This month Wyoming, Ohio, held its annual disaster exercise, which brings together key personnel from all city departments. Most of the department heads were fresh from NIMS training, so there was more enthusiasm. This was especially true of the directors of the public works and building departments, who recently completed NIMS 300 and 400.
The exercise scenarios have varied over the years, but usually centered on incidents that potentially could befall the community. In the past these have ranged from a train derailment with evacuation of the downtown business district to a snow and ice emergency that slows activity to a snail’s pace.
This year, the Wyoming City School District joined the combined exercise. The scenario was relatively simple: a tornado struck during school hours, cutting a square mile swath through a residential area and damaging an elementary school and nearby high school. Some students at the elementary school were reported to be injured by flying glass, and the normal routes to the school were blocked by downed trees and power lines.
The exercise covered the initial response of fire, EMS, police and public works: incident command, damage assessment, public information, resident relocation and community recovery. The school district had to deal with anxious parents, decide to maintain students beyond dismissal to ensure they remained in a relatively safe environment, and close a school and relocate the affected students.

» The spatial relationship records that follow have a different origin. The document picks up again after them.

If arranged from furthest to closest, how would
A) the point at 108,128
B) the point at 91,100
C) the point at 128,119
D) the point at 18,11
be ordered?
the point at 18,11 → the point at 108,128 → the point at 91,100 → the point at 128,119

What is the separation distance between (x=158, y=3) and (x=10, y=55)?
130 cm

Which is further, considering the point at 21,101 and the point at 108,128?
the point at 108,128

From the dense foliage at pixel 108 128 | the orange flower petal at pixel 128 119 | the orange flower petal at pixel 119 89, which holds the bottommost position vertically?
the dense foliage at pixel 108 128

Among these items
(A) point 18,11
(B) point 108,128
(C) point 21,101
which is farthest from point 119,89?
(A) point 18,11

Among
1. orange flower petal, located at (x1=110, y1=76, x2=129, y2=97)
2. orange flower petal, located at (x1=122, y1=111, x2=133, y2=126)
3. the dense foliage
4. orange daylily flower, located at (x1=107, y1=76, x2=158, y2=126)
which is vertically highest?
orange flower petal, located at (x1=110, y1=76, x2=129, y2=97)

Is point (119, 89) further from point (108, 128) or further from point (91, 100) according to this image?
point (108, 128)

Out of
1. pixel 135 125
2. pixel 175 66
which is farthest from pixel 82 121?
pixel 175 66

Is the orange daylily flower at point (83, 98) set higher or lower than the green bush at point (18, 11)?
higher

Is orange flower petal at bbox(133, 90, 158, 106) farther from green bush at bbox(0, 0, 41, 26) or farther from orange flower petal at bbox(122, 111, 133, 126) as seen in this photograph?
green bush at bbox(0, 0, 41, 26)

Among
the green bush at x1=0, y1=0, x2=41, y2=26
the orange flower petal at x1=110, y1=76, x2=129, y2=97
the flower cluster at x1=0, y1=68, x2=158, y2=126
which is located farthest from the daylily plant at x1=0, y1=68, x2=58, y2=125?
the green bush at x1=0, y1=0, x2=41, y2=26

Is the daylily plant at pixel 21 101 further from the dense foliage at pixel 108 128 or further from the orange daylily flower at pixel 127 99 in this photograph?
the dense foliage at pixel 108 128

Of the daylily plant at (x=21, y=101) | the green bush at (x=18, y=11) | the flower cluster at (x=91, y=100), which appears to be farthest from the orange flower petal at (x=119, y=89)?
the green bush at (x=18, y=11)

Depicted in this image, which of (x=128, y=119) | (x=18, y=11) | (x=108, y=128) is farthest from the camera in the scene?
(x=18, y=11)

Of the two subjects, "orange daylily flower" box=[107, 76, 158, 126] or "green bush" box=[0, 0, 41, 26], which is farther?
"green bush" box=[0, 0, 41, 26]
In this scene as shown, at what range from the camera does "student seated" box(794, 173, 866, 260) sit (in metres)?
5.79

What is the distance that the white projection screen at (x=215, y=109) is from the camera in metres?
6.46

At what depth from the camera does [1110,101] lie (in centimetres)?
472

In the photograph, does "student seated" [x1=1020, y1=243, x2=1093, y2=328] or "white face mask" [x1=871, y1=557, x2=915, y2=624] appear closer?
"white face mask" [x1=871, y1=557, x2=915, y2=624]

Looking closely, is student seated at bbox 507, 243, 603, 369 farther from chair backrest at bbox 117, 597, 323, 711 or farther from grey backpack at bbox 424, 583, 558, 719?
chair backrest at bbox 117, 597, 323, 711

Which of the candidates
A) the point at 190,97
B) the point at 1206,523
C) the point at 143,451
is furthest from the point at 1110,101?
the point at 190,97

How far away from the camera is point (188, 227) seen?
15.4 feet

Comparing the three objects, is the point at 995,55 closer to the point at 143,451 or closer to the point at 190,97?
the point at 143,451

The city dealt with the assessment of damage and habitability by the building department and the coordination of state and federal resources in the recovery process. The damage and debris field was mapped out at the EOC as crews simulated the assessments of the destruction with 20 homes with severe damaged, 120 homes and one elementary school with moderate damage, and 70 homes and the high school with minor to moderate damage.
The exercise simulated the plan of several 12-hour operational periods, the need for administrative records and financial tracking, and the transition of command from the response to the extended recovery period. While several weak areas, including communications, clearly needed improvement, the exercise successfully enabled the city to review its current disaster plan and coordinate its future responses with the school district.
One of the lasting benefits to the exercise was that the city and the school district were able to network key people who would be a part of any actual incident. By providing an opportunity to think, plan and learn from one another, planners can begin to overcome major barriers in any future emergency operation. Plans already are underway for next year’s disaster exercise to include more area partners.
When was the last time your disaster plan was dusted off and exercised? With the need for NIMS compliance within the next year, has NIMS training taken priority over any actual disaster exercise?